(Spatial reasoning question data)
%%
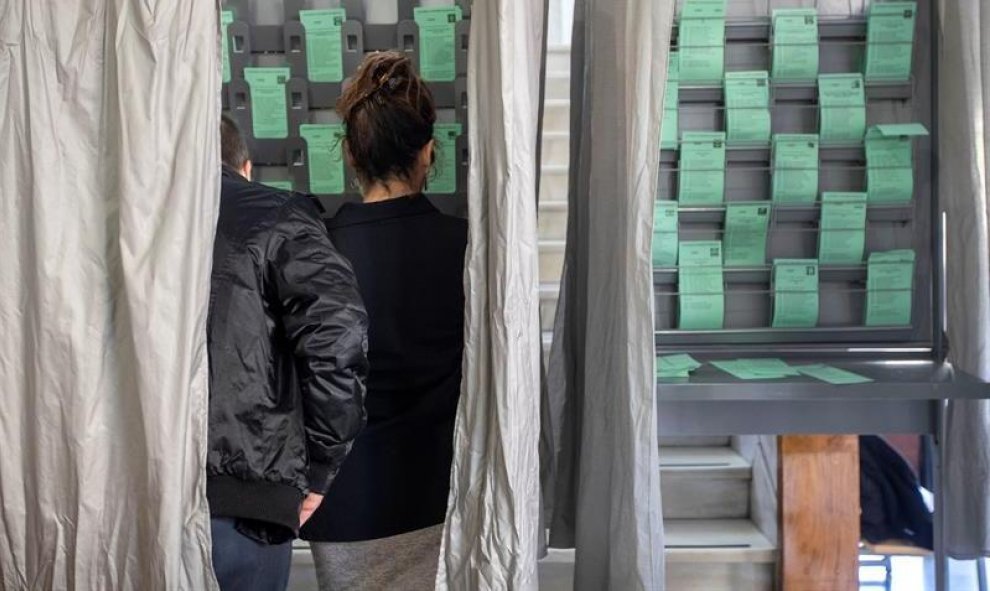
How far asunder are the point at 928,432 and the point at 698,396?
641mm

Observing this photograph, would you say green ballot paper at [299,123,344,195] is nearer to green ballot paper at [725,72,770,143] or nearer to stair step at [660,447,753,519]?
green ballot paper at [725,72,770,143]

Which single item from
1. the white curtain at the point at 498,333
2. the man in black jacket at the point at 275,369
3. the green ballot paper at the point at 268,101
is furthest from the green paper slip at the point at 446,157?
the man in black jacket at the point at 275,369

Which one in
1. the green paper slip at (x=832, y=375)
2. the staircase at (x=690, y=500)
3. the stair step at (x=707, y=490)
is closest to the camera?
the green paper slip at (x=832, y=375)

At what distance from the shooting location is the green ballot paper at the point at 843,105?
2594mm

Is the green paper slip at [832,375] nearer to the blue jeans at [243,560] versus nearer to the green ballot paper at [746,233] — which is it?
the green ballot paper at [746,233]

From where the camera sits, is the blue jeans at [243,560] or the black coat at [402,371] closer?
the blue jeans at [243,560]

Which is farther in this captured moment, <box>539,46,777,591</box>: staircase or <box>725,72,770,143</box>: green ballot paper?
<box>539,46,777,591</box>: staircase

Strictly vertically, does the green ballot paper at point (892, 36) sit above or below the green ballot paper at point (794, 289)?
above

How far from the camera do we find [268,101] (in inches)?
99.7

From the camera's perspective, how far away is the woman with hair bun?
200cm

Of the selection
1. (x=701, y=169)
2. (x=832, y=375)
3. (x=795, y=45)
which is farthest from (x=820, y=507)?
(x=795, y=45)

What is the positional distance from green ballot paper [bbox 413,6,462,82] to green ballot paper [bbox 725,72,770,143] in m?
0.70

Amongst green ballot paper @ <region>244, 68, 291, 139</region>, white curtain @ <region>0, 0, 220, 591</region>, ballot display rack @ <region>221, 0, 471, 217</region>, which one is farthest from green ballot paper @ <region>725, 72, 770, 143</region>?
white curtain @ <region>0, 0, 220, 591</region>

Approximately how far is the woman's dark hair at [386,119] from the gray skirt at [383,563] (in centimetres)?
72
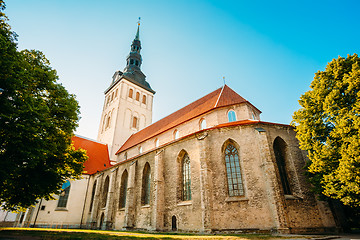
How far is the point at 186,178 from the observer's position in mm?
14375

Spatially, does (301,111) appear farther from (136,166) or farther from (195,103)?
(136,166)

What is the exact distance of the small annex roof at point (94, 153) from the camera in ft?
81.6

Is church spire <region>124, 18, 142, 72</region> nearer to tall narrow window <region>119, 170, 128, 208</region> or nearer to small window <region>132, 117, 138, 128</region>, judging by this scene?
small window <region>132, 117, 138, 128</region>

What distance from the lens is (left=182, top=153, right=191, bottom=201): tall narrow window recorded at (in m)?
13.9


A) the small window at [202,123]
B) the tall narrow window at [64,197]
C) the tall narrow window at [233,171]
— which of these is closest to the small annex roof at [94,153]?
the tall narrow window at [64,197]

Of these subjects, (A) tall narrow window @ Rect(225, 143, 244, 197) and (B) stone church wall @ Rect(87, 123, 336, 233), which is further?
(A) tall narrow window @ Rect(225, 143, 244, 197)

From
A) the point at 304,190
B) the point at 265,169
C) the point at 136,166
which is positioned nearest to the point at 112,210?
the point at 136,166

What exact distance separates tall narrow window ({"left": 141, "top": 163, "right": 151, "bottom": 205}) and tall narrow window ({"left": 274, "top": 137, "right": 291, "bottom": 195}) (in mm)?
10188

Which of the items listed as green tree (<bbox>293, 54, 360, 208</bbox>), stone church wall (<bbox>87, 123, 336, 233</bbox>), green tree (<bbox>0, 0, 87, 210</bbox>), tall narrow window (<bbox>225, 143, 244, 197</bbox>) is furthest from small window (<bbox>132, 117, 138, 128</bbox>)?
green tree (<bbox>293, 54, 360, 208</bbox>)

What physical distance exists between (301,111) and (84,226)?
23280 millimetres

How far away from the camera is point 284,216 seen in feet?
33.3

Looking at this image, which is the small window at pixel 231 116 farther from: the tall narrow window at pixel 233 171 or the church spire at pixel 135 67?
the church spire at pixel 135 67

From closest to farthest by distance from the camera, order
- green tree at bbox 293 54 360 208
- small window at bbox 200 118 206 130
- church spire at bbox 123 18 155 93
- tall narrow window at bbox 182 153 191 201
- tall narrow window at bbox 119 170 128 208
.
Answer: green tree at bbox 293 54 360 208
tall narrow window at bbox 182 153 191 201
small window at bbox 200 118 206 130
tall narrow window at bbox 119 170 128 208
church spire at bbox 123 18 155 93

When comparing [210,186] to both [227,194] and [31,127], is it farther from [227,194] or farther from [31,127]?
[31,127]
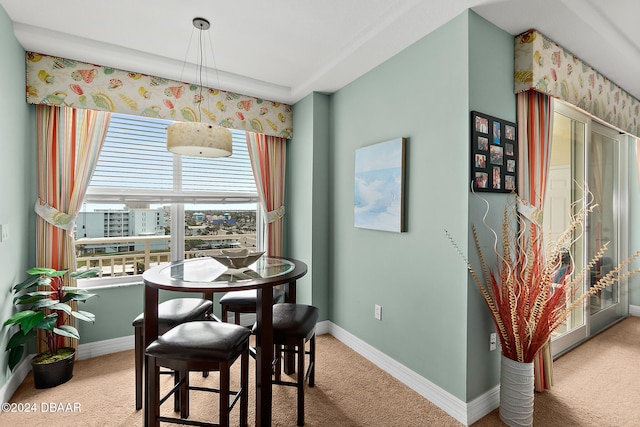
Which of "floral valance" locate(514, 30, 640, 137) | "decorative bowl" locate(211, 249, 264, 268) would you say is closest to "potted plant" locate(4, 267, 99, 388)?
"decorative bowl" locate(211, 249, 264, 268)

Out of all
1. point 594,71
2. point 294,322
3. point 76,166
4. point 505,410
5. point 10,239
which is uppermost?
point 594,71

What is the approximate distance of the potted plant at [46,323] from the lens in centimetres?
209

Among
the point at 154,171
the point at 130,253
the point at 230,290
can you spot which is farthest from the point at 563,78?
the point at 130,253

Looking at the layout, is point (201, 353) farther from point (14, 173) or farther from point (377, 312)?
point (14, 173)

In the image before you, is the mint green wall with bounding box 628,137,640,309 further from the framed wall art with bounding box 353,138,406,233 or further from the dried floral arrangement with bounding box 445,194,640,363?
the framed wall art with bounding box 353,138,406,233

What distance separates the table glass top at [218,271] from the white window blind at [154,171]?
122 centimetres

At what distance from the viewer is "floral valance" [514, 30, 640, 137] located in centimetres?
210

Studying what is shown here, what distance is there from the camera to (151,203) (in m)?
3.12

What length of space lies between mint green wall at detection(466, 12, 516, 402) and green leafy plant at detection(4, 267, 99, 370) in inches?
103

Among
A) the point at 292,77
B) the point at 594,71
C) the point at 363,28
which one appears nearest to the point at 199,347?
the point at 363,28

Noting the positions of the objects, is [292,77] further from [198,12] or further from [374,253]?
[374,253]

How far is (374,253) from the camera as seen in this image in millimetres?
2725

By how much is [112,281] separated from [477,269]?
3053 millimetres

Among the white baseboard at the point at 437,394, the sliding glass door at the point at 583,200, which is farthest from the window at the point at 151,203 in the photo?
the sliding glass door at the point at 583,200
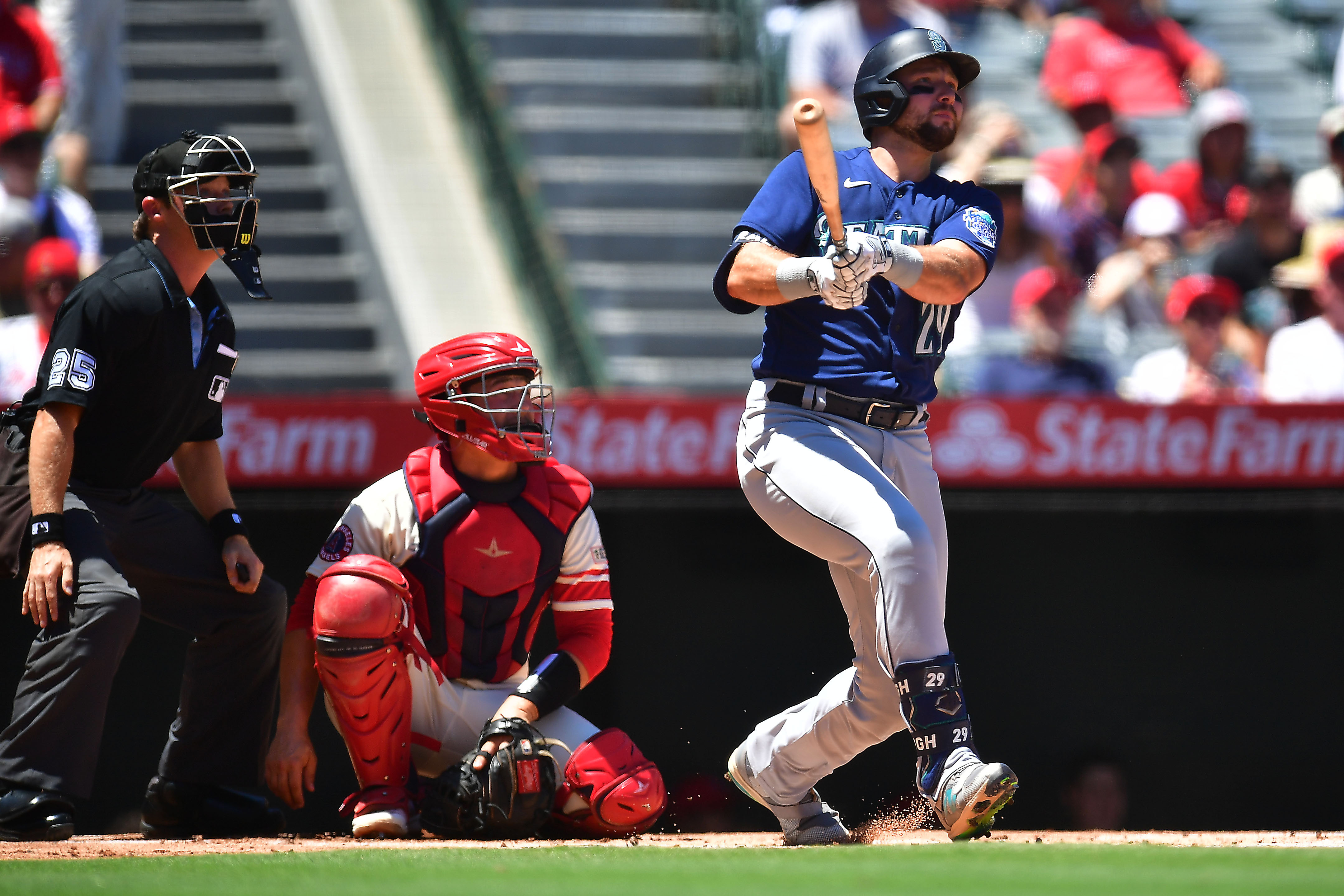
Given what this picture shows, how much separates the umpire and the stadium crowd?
3.27m

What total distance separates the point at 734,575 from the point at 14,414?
2.36 metres

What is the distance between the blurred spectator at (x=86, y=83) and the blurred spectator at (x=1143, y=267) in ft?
16.7

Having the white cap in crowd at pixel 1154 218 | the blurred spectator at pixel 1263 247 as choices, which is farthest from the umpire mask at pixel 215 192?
the white cap in crowd at pixel 1154 218

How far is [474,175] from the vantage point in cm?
954

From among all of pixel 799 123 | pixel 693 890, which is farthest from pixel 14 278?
pixel 693 890

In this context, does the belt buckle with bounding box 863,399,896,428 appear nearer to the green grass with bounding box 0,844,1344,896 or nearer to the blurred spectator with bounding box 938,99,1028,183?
%%
The data above needs to be retyped exactly, with the images left out.

» Written answer
How far asunder are the point at 928,432 and the point at 698,396?
641mm

Observing this photograph, would you say green ballot paper at [299,123,344,195] is nearer to green ballot paper at [725,72,770,143] or nearer to stair step at [660,447,753,519]?
green ballot paper at [725,72,770,143]

Which single item from
1. the white curtain at the point at 498,333
2. the man in black jacket at the point at 275,369
3. the green ballot paper at the point at 268,101
is furthest from the green paper slip at the point at 446,157?
the man in black jacket at the point at 275,369

Which one in
1. the green paper slip at (x=832, y=375)
2. the staircase at (x=690, y=500)
3. the stair step at (x=707, y=490)
is closest to the camera?
the green paper slip at (x=832, y=375)

At what distance from the shooting location is the green ballot paper at the point at 843,105?
2594mm

Is the green paper slip at [832,375] nearer to the blue jeans at [243,560] versus nearer to the green ballot paper at [746,233] — which is it?
the green ballot paper at [746,233]

From where the camera sits, is the blue jeans at [243,560] or the black coat at [402,371] closer?
the blue jeans at [243,560]

Which is farther in this captured moment, <box>539,46,777,591</box>: staircase or <box>725,72,770,143</box>: green ballot paper?
<box>539,46,777,591</box>: staircase

Strictly vertically, does the green ballot paper at point (892, 36) sit above or below the green ballot paper at point (794, 289)?
above

How far from the camera do we find [268,101] (in inches)?
99.7

From the camera's perspective, how far away is the woman with hair bun?
200cm

Of the selection
1. (x=701, y=169)
2. (x=832, y=375)
3. (x=795, y=45)
which is farthest from (x=820, y=507)?
(x=795, y=45)

What is the positional distance from green ballot paper [bbox 413,6,462,82] to green ballot paper [bbox 725,72,770,143] in m?
0.70

Amongst green ballot paper @ <region>244, 68, 291, 139</region>, white curtain @ <region>0, 0, 220, 591</region>, ballot display rack @ <region>221, 0, 471, 217</region>, which one is farthest from green ballot paper @ <region>725, 72, 770, 143</region>?
white curtain @ <region>0, 0, 220, 591</region>

Approximately how far is the woman's dark hair at [386,119] from the gray skirt at [383,563] (in centimetres)?
72
How far is the point at 186,178 from the observer's position in mm?
14375

Spatially, does (301,111) appear farther from (136,166) or farther from (195,103)?
(136,166)

What is the exact distance of the small annex roof at point (94, 153) from the camera in ft?
81.6

Is church spire <region>124, 18, 142, 72</region> nearer to tall narrow window <region>119, 170, 128, 208</region> or nearer to small window <region>132, 117, 138, 128</region>, judging by this scene?
small window <region>132, 117, 138, 128</region>

What distance from the lens is (left=182, top=153, right=191, bottom=201): tall narrow window recorded at (in m)?
13.9


A) the small window at [202,123]
B) the tall narrow window at [64,197]
C) the tall narrow window at [233,171]
— which of these is closest to the small annex roof at [94,153]?
the tall narrow window at [64,197]

Of these subjects, (A) tall narrow window @ Rect(225, 143, 244, 197) and (B) stone church wall @ Rect(87, 123, 336, 233), which is further?
(A) tall narrow window @ Rect(225, 143, 244, 197)

From
A) the point at 304,190
B) the point at 265,169
C) the point at 136,166
which is positioned nearest to the point at 112,210?
the point at 136,166

What exact distance separates tall narrow window ({"left": 141, "top": 163, "right": 151, "bottom": 205}) and tall narrow window ({"left": 274, "top": 137, "right": 291, "bottom": 195}) (in mm)?
10188

Which of the items listed as green tree (<bbox>293, 54, 360, 208</bbox>), stone church wall (<bbox>87, 123, 336, 233</bbox>), green tree (<bbox>0, 0, 87, 210</bbox>), tall narrow window (<bbox>225, 143, 244, 197</bbox>) is furthest from small window (<bbox>132, 117, 138, 128</bbox>)?
green tree (<bbox>293, 54, 360, 208</bbox>)

What physical distance exists between (301,111) and (84,226)?
23280 millimetres

How far away from the camera is point 284,216 seen in feet?
33.3

Looking at this image, which is the small window at pixel 231 116 farther from: the tall narrow window at pixel 233 171 or the church spire at pixel 135 67?
the church spire at pixel 135 67

From closest to farthest by distance from the camera, order
- green tree at bbox 293 54 360 208
- small window at bbox 200 118 206 130
- church spire at bbox 123 18 155 93
- tall narrow window at bbox 182 153 191 201
- tall narrow window at bbox 119 170 128 208
.
Answer: green tree at bbox 293 54 360 208
tall narrow window at bbox 182 153 191 201
small window at bbox 200 118 206 130
tall narrow window at bbox 119 170 128 208
church spire at bbox 123 18 155 93

When comparing [210,186] to both [227,194] and [31,127], is it farther from [227,194] or farther from [31,127]?
[31,127]
Which of "floral valance" locate(514, 30, 640, 137) | "decorative bowl" locate(211, 249, 264, 268) would you say is closest to "potted plant" locate(4, 267, 99, 388)?
"decorative bowl" locate(211, 249, 264, 268)

Out of all
1. point 594,71
2. point 294,322
3. point 76,166
4. point 505,410
5. point 10,239
which is uppermost?
point 594,71

What is the approximate distance of the potted plant at [46,323] from the lens in centimetres?
209

Among
the point at 154,171
the point at 130,253
the point at 230,290
can you spot which is farthest from the point at 563,78?
the point at 130,253

Looking at the layout, is point (201, 353) farther from point (14, 173) or farther from point (377, 312)?
point (14, 173)

In the image before you, is the mint green wall with bounding box 628,137,640,309 further from the framed wall art with bounding box 353,138,406,233 or further from the dried floral arrangement with bounding box 445,194,640,363?
the framed wall art with bounding box 353,138,406,233

What distance separates the table glass top at [218,271] from the white window blind at [154,171]?
122 centimetres

At what distance from the viewer is "floral valance" [514, 30, 640, 137] located in centimetres?
210

Studying what is shown here, what distance is there from the camera to (151,203) (in m)?
3.12

What length of space lies between mint green wall at detection(466, 12, 516, 402) and green leafy plant at detection(4, 267, 99, 370) in inches?
103

Among
A) the point at 292,77
B) the point at 594,71
C) the point at 363,28
which one appears nearest to the point at 199,347?
the point at 363,28

Noting the positions of the objects, is [292,77] further from [198,12] or further from [374,253]?
[374,253]

How far is (374,253) from the camera as seen in this image in millimetres?
2725

By how much is [112,281] separated from [477,269]?
3053 millimetres

Among the white baseboard at the point at 437,394, the sliding glass door at the point at 583,200, which is farthest from the window at the point at 151,203 in the photo?
the sliding glass door at the point at 583,200
Given what this picture shows, how much separates the umpire and the stadium crowd?
3.27m

What total distance separates the point at 734,575 from the point at 14,414?
2.36 metres

What is the distance between the blurred spectator at (x=86, y=83) and the blurred spectator at (x=1143, y=267) in ft?
16.7

Having the white cap in crowd at pixel 1154 218 | the blurred spectator at pixel 1263 247 as choices, which is farthest from the umpire mask at pixel 215 192?
the white cap in crowd at pixel 1154 218

How far is [474,175] from the vantage point in cm?
954

From among all of pixel 799 123 | pixel 693 890, which is farthest from pixel 14 278?
pixel 693 890

In this context, does the belt buckle with bounding box 863,399,896,428 appear nearer to the green grass with bounding box 0,844,1344,896 or nearer to the blurred spectator with bounding box 938,99,1028,183?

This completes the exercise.